From when Doug was about three years old, his favorite toy was modeling clay. He sold his first sculpture, a life-sized ceramic bust, at the age of sixteen. Among Doug’s ancestors (going back to the early 1800s), there were iron fabricators, a cinematographer, and oil painters. Doug was an artist and a scientist from the beginning. During his early years, he was building and flying balsa wood airplanes, and was totally fascinated with everything in Science. In high school, Doug began to use his free time on drawing and sculpture. Later, during his career in Geology, he was constantly working on a sculpture or painting project. After moving to New Mexico in 1985, Doug retired from Geology and made the transition to full-time sculptor.

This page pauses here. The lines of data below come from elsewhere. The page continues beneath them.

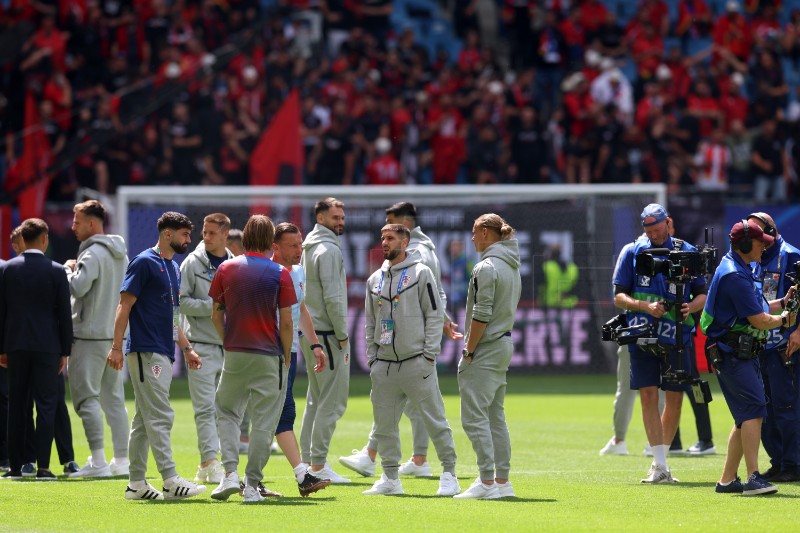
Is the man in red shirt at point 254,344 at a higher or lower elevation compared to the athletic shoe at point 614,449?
higher

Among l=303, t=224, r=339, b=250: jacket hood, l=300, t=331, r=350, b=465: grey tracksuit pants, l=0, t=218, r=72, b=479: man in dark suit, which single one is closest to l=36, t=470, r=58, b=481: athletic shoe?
l=0, t=218, r=72, b=479: man in dark suit

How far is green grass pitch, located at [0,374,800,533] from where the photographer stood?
9.73 meters

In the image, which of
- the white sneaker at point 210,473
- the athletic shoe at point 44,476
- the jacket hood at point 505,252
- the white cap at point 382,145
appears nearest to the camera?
the jacket hood at point 505,252

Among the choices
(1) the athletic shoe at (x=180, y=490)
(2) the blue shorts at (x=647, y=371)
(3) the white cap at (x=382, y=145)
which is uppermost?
(3) the white cap at (x=382, y=145)

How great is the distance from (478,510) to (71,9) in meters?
21.4

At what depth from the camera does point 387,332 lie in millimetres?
11375

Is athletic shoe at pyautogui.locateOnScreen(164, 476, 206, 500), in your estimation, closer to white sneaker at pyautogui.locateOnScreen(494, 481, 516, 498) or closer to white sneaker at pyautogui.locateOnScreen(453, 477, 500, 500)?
white sneaker at pyautogui.locateOnScreen(453, 477, 500, 500)

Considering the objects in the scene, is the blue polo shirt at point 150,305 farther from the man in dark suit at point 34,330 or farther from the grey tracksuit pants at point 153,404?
the man in dark suit at point 34,330

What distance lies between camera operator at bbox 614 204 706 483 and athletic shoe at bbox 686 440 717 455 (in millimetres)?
2254

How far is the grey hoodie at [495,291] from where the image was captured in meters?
11.3

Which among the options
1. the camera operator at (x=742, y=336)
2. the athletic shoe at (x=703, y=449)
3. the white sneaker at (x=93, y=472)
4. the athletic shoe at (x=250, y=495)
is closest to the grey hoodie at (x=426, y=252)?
the camera operator at (x=742, y=336)

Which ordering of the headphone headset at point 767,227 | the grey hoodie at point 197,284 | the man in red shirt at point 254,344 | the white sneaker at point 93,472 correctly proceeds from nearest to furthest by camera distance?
1. the man in red shirt at point 254,344
2. the headphone headset at point 767,227
3. the grey hoodie at point 197,284
4. the white sneaker at point 93,472

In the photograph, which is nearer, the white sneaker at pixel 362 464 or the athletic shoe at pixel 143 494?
the athletic shoe at pixel 143 494

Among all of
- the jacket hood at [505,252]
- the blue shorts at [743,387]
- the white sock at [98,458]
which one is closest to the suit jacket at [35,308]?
the white sock at [98,458]
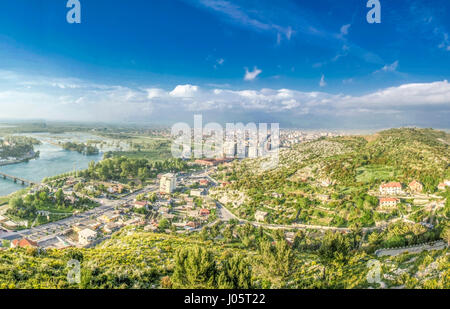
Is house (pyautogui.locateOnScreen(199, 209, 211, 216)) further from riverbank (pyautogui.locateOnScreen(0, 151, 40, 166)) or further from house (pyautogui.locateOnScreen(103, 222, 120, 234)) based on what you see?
riverbank (pyautogui.locateOnScreen(0, 151, 40, 166))

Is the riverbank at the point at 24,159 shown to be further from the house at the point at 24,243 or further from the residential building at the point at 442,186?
the residential building at the point at 442,186

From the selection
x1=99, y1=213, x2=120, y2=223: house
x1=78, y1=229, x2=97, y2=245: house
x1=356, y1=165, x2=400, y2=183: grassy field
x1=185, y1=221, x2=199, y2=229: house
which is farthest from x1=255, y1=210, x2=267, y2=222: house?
x1=78, y1=229, x2=97, y2=245: house

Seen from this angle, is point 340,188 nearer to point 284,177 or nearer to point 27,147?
point 284,177

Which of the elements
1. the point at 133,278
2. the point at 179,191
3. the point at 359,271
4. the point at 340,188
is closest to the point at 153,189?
the point at 179,191

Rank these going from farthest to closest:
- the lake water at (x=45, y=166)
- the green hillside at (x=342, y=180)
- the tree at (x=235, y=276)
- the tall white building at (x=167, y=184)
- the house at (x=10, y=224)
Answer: the lake water at (x=45, y=166)
the tall white building at (x=167, y=184)
the green hillside at (x=342, y=180)
the house at (x=10, y=224)
the tree at (x=235, y=276)

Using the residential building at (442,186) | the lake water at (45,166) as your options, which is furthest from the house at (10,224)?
the residential building at (442,186)
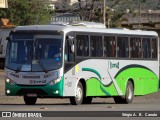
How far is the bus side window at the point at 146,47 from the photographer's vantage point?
3559cm

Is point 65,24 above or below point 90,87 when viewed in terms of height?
above

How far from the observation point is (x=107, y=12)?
88750 millimetres

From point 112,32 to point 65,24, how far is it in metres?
2.61

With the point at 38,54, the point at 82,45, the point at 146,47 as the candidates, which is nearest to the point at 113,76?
the point at 82,45

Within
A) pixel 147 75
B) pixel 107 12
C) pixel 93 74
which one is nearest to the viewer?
pixel 93 74

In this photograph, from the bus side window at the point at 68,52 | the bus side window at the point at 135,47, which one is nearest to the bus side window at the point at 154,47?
the bus side window at the point at 135,47

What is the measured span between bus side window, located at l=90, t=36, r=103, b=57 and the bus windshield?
7.88 feet

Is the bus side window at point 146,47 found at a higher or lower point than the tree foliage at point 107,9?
higher

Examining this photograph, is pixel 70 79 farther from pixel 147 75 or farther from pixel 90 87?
pixel 147 75

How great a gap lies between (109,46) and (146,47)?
3001 mm

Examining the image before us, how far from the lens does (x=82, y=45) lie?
31500mm

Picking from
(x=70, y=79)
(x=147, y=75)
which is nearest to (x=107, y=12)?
(x=147, y=75)

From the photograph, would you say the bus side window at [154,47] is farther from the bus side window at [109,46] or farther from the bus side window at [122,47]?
the bus side window at [109,46]

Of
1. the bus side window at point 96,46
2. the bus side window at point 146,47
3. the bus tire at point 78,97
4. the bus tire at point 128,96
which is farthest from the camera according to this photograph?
the bus side window at point 146,47
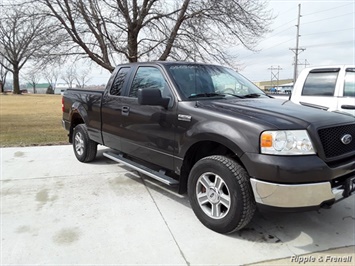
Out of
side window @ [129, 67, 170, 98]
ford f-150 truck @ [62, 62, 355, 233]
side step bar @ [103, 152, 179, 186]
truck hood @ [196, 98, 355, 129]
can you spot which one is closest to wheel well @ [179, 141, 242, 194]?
ford f-150 truck @ [62, 62, 355, 233]

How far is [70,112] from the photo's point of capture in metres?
6.34

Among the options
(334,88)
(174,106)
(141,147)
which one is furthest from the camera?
(334,88)

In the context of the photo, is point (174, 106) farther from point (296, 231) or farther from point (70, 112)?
point (70, 112)

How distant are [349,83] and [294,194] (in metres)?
4.10

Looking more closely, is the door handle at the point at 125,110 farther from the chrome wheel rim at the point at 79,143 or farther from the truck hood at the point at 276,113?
the chrome wheel rim at the point at 79,143

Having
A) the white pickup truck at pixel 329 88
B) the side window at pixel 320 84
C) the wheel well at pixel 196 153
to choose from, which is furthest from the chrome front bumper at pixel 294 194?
the side window at pixel 320 84

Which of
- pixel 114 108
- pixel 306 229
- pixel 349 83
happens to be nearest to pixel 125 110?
pixel 114 108

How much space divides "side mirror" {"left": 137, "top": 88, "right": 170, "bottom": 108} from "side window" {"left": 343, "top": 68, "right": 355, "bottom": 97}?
3.98m

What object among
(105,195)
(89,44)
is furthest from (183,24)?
(105,195)

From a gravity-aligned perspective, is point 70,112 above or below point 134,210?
above

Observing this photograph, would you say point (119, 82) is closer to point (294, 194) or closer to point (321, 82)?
point (294, 194)

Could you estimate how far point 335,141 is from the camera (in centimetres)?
313

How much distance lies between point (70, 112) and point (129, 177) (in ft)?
6.76

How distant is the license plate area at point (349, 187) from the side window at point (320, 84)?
3387 millimetres
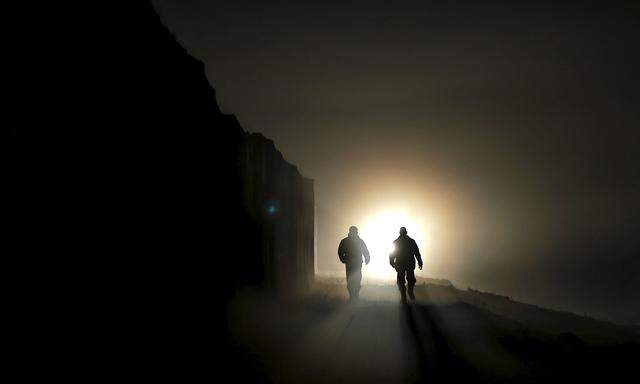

Doug’s sculptures communicate themes and concepts that emanate from the synergy of artistic and scientific creativity. Through artistic operations of abstraction and transformation, he crafts Space Age materials into objects that speak to us about the existence of spiritual realms. Doug conjures metaphors of high ideals and spiritual journeys.
One of Doug’s favorite Space Age materials is “diffraction grating film”. It is a hologram of a rainbow, imprinted on Mylar film, and backed with vapor-deposited aluminum. When stretched and adhered to surfaces, the film acts like an iridescent mirror, reflecting images of intense color. The viewer’s motion in front of Doug’s mirrors activates a phenomenal shift in prismatic color by varying the angle from which the work is viewed. Choreographed by the moving body, unexpected dynamic allegiances emerge from the interaction between the color-shifting mirror and the constructed field. According to Doug, this phenomenon of spectral transformation suggests an opening to a spiritual world or a crossover to a parallel universe. Doug enjoys working with aircraft aluminum and unusual alloys. When sculpting with Space Age tools and materials, he feels that he is somehow closer to the mysteries of the Universe, and a very large scale of events.